Shortly after his brother's suicide, Andrew Madoff told People magazine, "One way to think of this is the scandal and everything that happened killed my brother very quickly. And it's killing me slowly."
He was first diagnosed with a rare form of cancer -- mantle cell lymphoma -- in 2003 but went into remission. He blamed the relapse on the stress of living with his father's scam. The disease returned in October 2012 and he told People magazine that he felt "blindsided."
Andrew Madoff had served as the chairman of the Lymphoma Research Foundation's board of directors until his father's scheme was revealed. He had two children by different mothers.
Bernie Madoff's younger brother Peter Madoff was the only close family member also charged in the Ponzi scheme. In June 2012, he pleaded guilty to conspiracy and falsifying records, admitting his role in the multibillion-dollar fraud.
Peter Madoff entered the plea as part of a deal for a 10-year prison term. He told the judge he was "deeply ashamed and terribly sorry" but that he didn't know about the scam until his brother revealed it in December 2008.
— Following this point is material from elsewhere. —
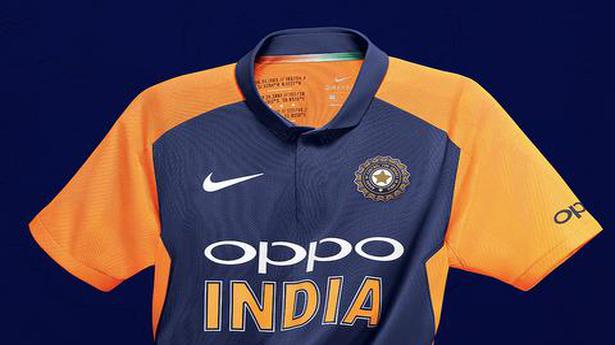indian cricket team in orange jersey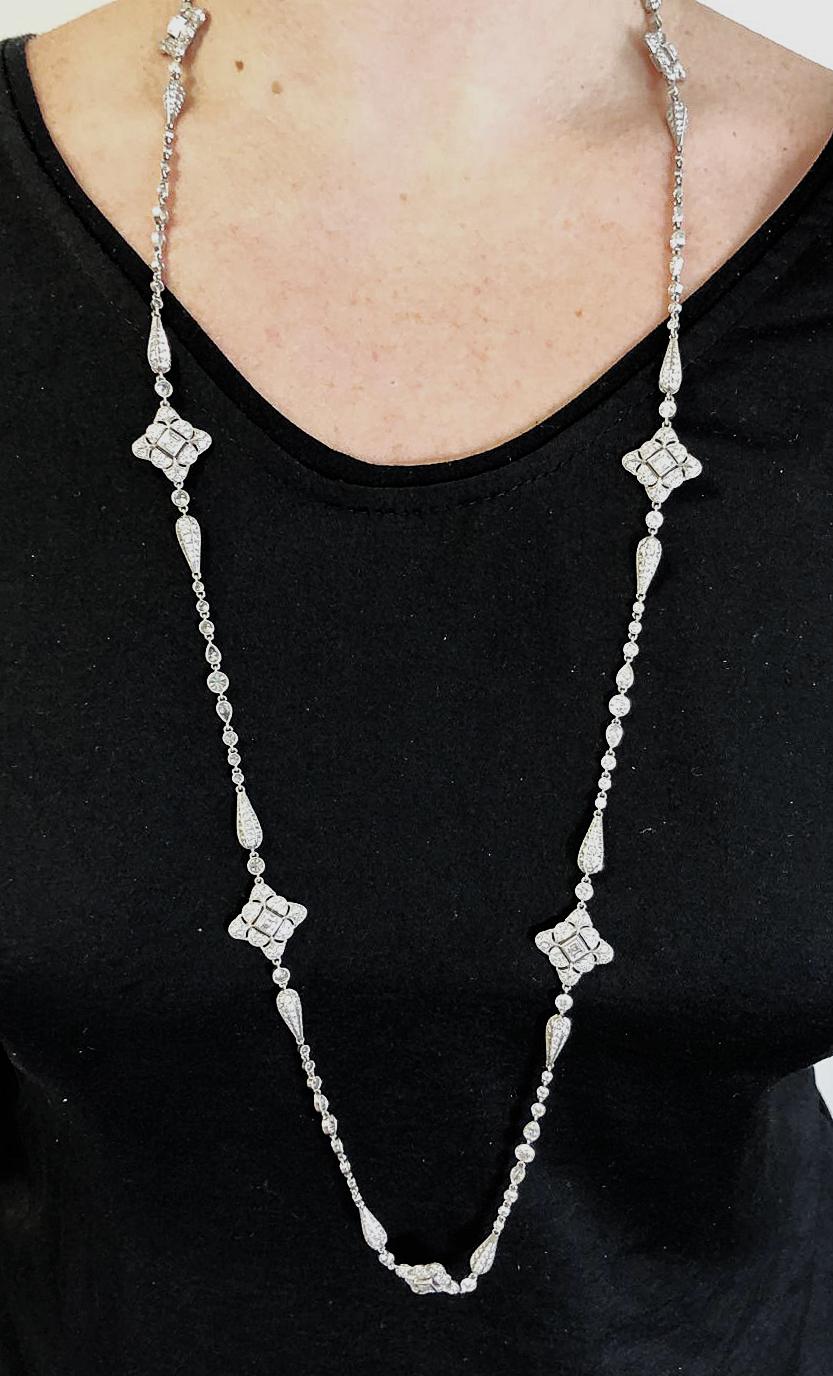 Contemporary Diamond Deco-Style Opera Necklace in Platinum.
An elegant fine jewelry long necklace exquisitely crafted in an Art Deco-style. Eight double-sided graphic florets featuring square caret-cut diamonds are surrounded with round brilliant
Friends and business associates had described the brothers as very close. Their offices in midtown Manhattan were a few feet apart. Their families vacationed together.
Peter Madoff was credited with creating a computer trading system for the firm in the late 1970s and early 1980s that was considered groundbreaking at the time. He ran the daily trading operation while his brother focused on the more secretive investment advisory arm.
Both brothers made a fortune. Peter Madoff owned a Palm Beach, Florida, vacation house that sold for $5.5 million before his guilty plea in 2012.
When Bernard Madoff was arrested, Peter Madoff broke the news to Madoff Securities employees. And he was a co-signer on a $10 million bond that won his brother's release. Through attorneys, he denied any wrongdoing at the time.
Peter Madoff was released from prison in August 2020.